• **Passage**:
Chapter 12 introduced the concept of decoupling: synchronous decoupling with the help of ELB, and asynchronous decoupling with the help of SQS. Decoupling allows you to route requests or messages to one or multiple servers. Sending requests to a single server is no longer possible in a dynamic server pool. If you want to use auto-scaling to grow and shrink the number of virtual servers, you need to decouple your server because the interface that’s reachable from outside the system needs to stay the same no matter how many servers are working behind the load balancer or message queue. Figure 14.5 shows how to build a scalable system based on synchronous or asynchronous decoupling.

Figure 14.5. Decoupling allows you to scale the number of virtual servers dynamically.

A decoupled and scalable application requires stateless servers. A stateless server stores any shared data remotely in a database or storage system. The following two examples implement the concept of a stateless server:

WordPress blog —Decoupled with ELB, scaled with auto-scaling and CloudWatch based on CPU utilization, and data outsourced to RDS and S3
URL2PNG taking screenshots of URLs —Decoupled with SQS (queue), scaled with auto-scaling and CloudWatch based on queue length, data outsourced to DynamoDB and S3

14.3.1. Scaling a dynamic server pool synchronously decoupled by a load balancer

Answering HTTP(S) requests is a synchronous task. If a user wants to use your web application, the web server has to answer the corresponding requests immediately. When using a dynamic server pool to run a web application, it’s common to use a load balancer to decouple the servers from user requests. A load balancer forwards HTTP(S) requests to multiple servers, acting as a single entry point to the dynamic server pool.

Suppose your company is using a corporate blog to publish announcements and interact with the community. You’re responsible for the hosting of the blog. The marketing department complains about page speed in the evening, when traffic reaches its daily peak. You want to use the elasticity of AWS by scaling the number of servers based on the current workload.

Your company uses the popular blogging platform WordPress for its corporate blog. Chapters 2 and 9 introduced a WordPress setup based on EC2 instances and RDS (MySQL database). In this last chapter of the book, we’ll complete the example by adding the ability to scale.

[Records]

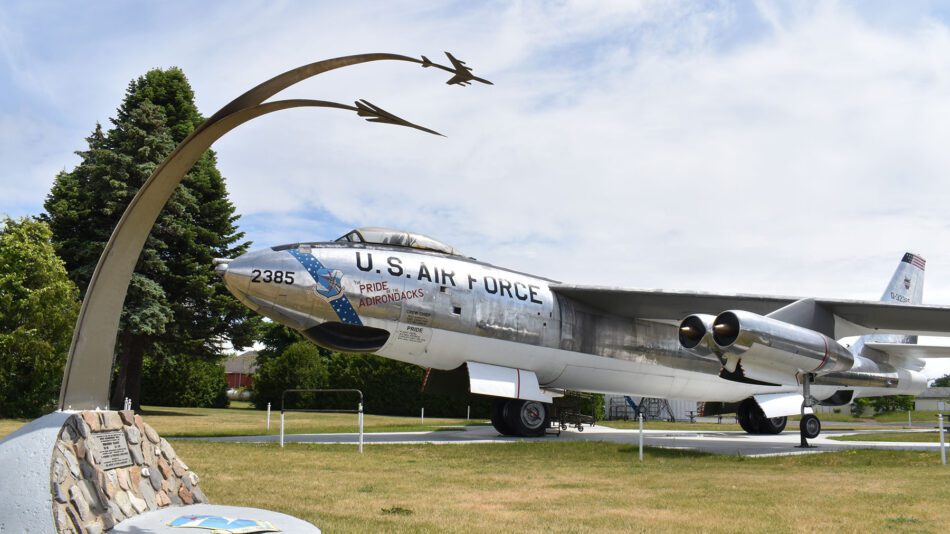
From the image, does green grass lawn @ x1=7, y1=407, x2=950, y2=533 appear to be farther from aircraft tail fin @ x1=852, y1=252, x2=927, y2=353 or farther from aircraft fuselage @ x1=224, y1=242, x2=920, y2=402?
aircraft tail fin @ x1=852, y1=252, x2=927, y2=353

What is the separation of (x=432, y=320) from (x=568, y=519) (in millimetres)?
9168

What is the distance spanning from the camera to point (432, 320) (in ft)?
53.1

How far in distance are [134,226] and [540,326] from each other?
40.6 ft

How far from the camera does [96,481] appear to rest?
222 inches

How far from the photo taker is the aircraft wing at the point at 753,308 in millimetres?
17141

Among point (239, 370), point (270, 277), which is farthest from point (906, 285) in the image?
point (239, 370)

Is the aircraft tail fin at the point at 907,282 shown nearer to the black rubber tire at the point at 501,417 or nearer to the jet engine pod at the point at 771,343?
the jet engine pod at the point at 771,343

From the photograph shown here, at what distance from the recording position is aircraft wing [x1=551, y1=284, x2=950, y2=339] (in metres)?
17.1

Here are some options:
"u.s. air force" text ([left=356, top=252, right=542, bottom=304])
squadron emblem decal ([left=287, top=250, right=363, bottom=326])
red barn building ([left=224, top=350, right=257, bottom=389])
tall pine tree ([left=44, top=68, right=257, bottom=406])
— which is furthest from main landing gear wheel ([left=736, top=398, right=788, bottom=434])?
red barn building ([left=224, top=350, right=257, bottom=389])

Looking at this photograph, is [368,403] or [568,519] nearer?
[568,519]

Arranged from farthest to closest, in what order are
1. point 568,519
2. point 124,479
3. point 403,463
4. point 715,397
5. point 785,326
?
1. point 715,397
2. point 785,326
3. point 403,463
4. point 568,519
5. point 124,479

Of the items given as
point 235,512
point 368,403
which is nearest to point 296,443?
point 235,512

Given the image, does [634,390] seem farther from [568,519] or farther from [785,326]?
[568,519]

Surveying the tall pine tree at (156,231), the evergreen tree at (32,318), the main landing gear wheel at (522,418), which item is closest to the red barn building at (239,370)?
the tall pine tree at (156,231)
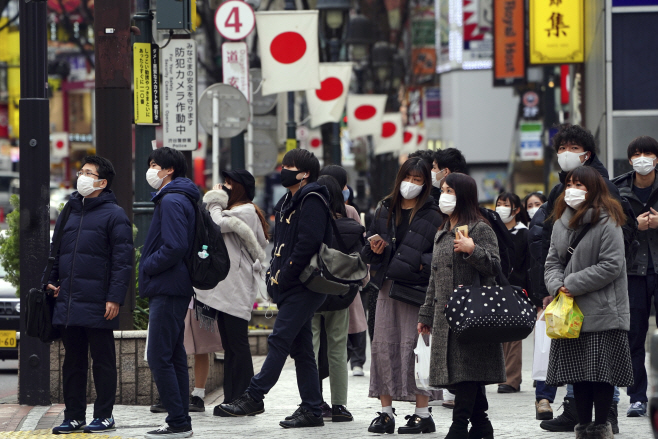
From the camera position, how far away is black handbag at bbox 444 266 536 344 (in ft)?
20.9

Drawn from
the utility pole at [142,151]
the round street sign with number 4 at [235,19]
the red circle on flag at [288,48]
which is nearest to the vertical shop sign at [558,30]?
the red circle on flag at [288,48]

---

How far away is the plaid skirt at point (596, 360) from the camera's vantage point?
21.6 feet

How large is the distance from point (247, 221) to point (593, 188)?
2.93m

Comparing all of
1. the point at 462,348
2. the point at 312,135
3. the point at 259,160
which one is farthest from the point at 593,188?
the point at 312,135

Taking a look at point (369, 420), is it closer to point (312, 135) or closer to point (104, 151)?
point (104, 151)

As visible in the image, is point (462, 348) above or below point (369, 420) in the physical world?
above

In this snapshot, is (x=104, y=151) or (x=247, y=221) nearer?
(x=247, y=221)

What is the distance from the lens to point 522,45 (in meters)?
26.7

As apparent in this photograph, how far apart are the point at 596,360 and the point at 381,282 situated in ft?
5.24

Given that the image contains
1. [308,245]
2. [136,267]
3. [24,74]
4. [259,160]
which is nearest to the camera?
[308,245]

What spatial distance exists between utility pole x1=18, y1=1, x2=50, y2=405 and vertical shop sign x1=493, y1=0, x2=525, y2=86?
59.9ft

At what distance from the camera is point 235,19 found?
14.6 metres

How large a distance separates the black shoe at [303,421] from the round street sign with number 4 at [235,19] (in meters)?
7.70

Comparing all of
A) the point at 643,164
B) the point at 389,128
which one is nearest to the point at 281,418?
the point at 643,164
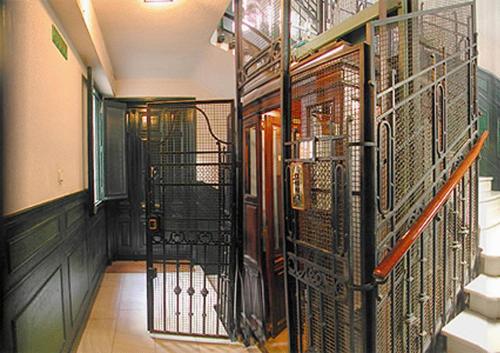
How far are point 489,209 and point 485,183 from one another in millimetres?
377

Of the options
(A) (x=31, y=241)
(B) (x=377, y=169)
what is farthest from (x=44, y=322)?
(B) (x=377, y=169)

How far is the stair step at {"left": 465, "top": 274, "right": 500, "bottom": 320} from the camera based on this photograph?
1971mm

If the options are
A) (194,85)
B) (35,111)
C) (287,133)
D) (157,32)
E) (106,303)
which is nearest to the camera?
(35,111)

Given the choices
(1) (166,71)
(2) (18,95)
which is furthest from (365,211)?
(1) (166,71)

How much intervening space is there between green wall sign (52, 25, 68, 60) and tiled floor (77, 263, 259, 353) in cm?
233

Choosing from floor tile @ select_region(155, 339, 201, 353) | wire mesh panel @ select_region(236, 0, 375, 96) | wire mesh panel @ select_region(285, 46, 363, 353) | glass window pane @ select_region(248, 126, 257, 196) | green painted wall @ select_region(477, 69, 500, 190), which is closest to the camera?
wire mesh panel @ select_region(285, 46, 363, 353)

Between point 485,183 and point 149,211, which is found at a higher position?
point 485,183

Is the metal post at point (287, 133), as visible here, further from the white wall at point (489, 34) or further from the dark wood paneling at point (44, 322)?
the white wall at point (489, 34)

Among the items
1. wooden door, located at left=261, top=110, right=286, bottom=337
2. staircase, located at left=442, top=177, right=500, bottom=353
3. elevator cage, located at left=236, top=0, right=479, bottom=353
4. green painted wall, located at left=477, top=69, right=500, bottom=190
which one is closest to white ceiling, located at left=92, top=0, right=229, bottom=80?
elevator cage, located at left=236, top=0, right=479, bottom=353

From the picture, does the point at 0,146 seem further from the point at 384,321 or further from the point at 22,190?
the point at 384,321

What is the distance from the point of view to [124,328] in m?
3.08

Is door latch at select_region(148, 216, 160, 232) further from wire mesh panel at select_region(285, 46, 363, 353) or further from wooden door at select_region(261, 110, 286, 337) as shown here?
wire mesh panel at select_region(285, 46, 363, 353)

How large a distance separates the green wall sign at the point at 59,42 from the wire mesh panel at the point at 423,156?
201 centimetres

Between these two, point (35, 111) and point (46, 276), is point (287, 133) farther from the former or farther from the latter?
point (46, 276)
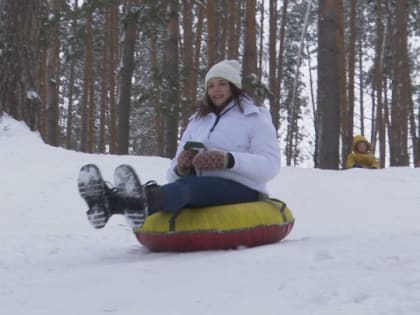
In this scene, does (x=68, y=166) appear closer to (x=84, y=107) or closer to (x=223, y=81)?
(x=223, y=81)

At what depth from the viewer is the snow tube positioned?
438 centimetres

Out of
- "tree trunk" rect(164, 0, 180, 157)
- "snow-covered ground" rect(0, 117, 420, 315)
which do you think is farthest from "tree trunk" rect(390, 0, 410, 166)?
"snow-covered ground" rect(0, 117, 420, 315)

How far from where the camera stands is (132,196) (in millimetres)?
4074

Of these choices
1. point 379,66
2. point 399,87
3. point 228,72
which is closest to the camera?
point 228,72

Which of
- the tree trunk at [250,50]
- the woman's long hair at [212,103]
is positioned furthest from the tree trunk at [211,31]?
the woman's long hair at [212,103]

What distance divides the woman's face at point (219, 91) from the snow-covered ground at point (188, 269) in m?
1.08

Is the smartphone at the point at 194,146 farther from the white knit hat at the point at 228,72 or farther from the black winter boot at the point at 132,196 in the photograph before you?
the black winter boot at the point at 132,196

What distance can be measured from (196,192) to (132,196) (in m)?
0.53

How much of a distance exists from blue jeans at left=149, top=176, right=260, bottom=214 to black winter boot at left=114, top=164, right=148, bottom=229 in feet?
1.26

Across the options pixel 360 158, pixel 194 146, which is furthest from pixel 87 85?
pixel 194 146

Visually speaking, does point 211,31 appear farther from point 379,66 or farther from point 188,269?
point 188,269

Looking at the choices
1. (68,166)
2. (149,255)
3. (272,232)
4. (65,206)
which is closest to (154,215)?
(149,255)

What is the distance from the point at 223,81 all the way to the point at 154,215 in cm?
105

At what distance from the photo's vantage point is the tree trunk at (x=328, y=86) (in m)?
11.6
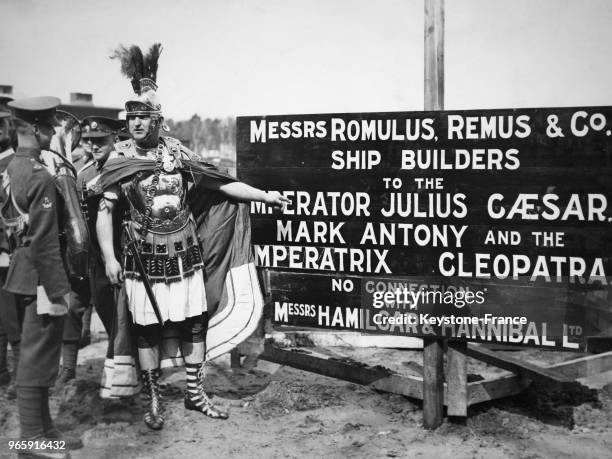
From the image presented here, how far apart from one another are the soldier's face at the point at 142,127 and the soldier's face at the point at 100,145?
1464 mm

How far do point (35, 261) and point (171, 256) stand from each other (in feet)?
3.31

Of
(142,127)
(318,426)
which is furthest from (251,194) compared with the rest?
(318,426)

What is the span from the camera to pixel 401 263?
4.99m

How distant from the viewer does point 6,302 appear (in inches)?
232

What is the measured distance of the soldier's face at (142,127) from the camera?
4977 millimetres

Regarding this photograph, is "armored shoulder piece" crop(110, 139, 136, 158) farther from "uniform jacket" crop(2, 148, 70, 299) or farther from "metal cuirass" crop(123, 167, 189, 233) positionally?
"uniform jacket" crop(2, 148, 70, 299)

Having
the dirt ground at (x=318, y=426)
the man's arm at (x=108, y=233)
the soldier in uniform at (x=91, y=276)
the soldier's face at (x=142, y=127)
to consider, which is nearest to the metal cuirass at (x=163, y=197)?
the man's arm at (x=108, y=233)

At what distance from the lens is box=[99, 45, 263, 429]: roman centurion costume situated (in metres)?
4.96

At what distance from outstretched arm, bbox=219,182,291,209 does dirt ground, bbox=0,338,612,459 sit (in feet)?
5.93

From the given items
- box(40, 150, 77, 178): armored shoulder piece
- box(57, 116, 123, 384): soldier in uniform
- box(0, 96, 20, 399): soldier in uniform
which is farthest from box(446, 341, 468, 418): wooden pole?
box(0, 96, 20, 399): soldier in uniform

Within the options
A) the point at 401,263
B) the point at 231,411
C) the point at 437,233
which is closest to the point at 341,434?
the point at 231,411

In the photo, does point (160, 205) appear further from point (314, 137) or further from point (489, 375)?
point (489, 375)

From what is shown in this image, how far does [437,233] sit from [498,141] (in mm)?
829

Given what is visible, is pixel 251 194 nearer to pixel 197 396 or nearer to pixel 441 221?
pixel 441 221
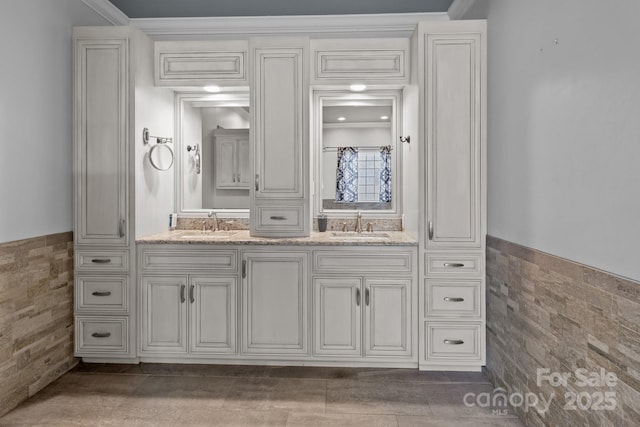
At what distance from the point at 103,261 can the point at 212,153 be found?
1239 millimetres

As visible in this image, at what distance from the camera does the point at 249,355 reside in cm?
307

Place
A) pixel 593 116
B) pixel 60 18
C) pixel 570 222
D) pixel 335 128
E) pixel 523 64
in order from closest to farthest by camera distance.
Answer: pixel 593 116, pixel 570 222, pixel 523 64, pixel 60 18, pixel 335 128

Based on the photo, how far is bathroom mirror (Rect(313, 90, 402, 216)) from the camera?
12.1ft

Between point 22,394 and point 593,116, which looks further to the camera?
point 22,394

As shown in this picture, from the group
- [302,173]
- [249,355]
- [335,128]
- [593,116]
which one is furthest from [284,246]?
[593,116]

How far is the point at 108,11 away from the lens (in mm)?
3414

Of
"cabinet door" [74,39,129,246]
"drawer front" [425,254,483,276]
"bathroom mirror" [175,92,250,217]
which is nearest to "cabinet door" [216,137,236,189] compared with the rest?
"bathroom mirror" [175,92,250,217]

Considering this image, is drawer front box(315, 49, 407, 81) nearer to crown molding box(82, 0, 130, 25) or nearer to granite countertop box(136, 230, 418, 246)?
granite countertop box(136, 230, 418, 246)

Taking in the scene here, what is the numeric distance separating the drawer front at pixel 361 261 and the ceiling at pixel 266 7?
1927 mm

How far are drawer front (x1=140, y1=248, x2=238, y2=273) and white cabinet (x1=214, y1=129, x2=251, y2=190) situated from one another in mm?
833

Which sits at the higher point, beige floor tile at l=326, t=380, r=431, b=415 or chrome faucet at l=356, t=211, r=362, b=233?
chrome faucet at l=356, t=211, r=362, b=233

--

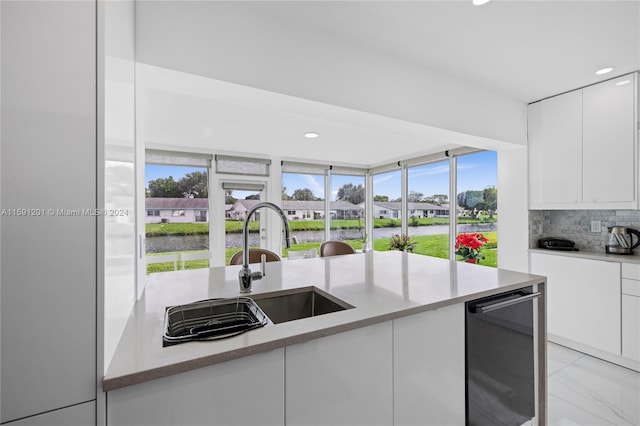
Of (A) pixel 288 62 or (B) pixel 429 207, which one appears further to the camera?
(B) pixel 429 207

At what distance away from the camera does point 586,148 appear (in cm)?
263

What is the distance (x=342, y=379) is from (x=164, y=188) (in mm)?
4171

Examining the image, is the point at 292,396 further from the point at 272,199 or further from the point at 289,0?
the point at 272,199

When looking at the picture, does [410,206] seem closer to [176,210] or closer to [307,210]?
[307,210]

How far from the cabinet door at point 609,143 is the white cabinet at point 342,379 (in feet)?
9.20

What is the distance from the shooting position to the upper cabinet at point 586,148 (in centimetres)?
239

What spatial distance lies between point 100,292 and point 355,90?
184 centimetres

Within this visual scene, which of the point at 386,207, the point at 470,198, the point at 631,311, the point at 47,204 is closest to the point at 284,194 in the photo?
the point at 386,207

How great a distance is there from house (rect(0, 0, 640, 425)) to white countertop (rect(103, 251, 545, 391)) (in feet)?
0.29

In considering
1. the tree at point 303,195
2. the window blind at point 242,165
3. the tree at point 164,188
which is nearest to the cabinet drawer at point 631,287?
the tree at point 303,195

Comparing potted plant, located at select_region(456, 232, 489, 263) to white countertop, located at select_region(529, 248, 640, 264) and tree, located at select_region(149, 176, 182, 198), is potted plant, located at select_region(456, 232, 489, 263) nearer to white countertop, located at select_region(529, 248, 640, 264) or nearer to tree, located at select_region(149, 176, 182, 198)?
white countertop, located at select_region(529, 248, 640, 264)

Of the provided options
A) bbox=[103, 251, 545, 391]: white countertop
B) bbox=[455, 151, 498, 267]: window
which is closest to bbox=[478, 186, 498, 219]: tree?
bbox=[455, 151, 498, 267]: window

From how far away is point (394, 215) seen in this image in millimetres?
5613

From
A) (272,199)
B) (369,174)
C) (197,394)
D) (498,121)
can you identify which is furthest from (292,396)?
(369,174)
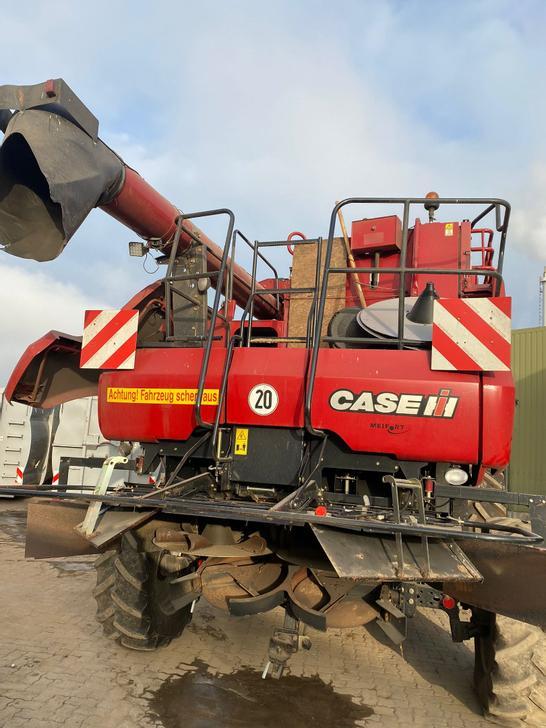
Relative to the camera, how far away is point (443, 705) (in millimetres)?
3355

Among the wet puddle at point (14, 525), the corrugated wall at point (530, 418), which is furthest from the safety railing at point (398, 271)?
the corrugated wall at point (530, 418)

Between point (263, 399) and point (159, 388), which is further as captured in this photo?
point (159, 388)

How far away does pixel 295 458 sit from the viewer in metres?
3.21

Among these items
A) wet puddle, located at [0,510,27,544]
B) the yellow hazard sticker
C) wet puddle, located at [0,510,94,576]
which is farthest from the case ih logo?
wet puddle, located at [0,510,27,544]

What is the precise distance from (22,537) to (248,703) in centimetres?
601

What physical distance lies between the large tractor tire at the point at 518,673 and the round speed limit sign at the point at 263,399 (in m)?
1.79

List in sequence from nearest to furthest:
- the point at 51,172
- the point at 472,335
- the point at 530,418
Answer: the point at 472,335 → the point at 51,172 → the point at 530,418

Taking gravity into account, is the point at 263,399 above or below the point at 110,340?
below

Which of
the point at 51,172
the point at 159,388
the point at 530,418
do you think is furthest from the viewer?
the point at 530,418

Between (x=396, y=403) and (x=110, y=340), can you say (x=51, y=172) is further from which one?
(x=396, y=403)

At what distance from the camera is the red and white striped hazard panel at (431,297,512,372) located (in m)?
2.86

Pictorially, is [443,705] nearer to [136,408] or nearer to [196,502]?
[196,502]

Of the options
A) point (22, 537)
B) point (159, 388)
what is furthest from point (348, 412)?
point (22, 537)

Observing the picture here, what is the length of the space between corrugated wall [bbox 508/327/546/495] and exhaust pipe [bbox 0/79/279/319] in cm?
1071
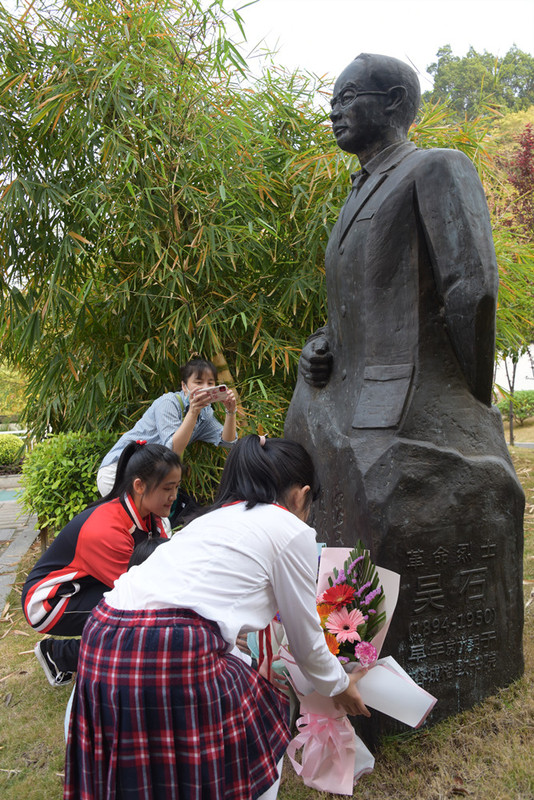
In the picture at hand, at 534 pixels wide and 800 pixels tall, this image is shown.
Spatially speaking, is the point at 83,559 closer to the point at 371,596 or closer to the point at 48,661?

• **Tasks for this exercise**:
[1] In the scaling passage, when does the marketing department complain about page speed?
[2] According to the scaling passage, which services hold the data that the two stateless-server examples outsource?
[3] Continue the scaling passage from its last sentence.
The listing above isn't needed for anything that follows.

• **Solved problems**:
[1] In the evening, when traffic reaches its daily peak.

[2] RDS, S3, and DynamoDB.

[3]
Figure 14.6 shows the final, extended WordPress example. The following services are used for this highly available scaling architecture:

Figure 14.6. WordPress running on multiple virtual servers, storing data on RDS but media files on the disks of virtual servers

EC2 instances running Apache to serve WordPress, a PHP application
RDS offering a MySQL database that’s highly available through Multi-AZ deployment
S3 to store media files such as images and videos, integrated with a WordPress plug-in
ELB to synchronously decouple the web servers from visitors
Auto-scaling and CloudWatch to scale the number of web servers based on the current CPU load of all running virtual servers

So far, the WordPress example can’t scale based on current load and contains a pitfall: WordPress stores uploaded media files in the local file system as shown in figure 14.6. As a result, the server isn’t stateless. If you upload an image for a blog post, it’s only available on a single server.

This is a problem if you want to run multiple servers to handle the load. Other servers won’t be able to service the uploaded image and will deliver a 404 (not found) error. To fix that, you’ll install a WordPress plug-in called amazon-s3-and-cloudfront that stores and delivers media files with the help of S3. You’re outsourcing the state of the server as you did with the MySQL database running on RDS. Figure 14.7 shows the improved version of the WordPress setup.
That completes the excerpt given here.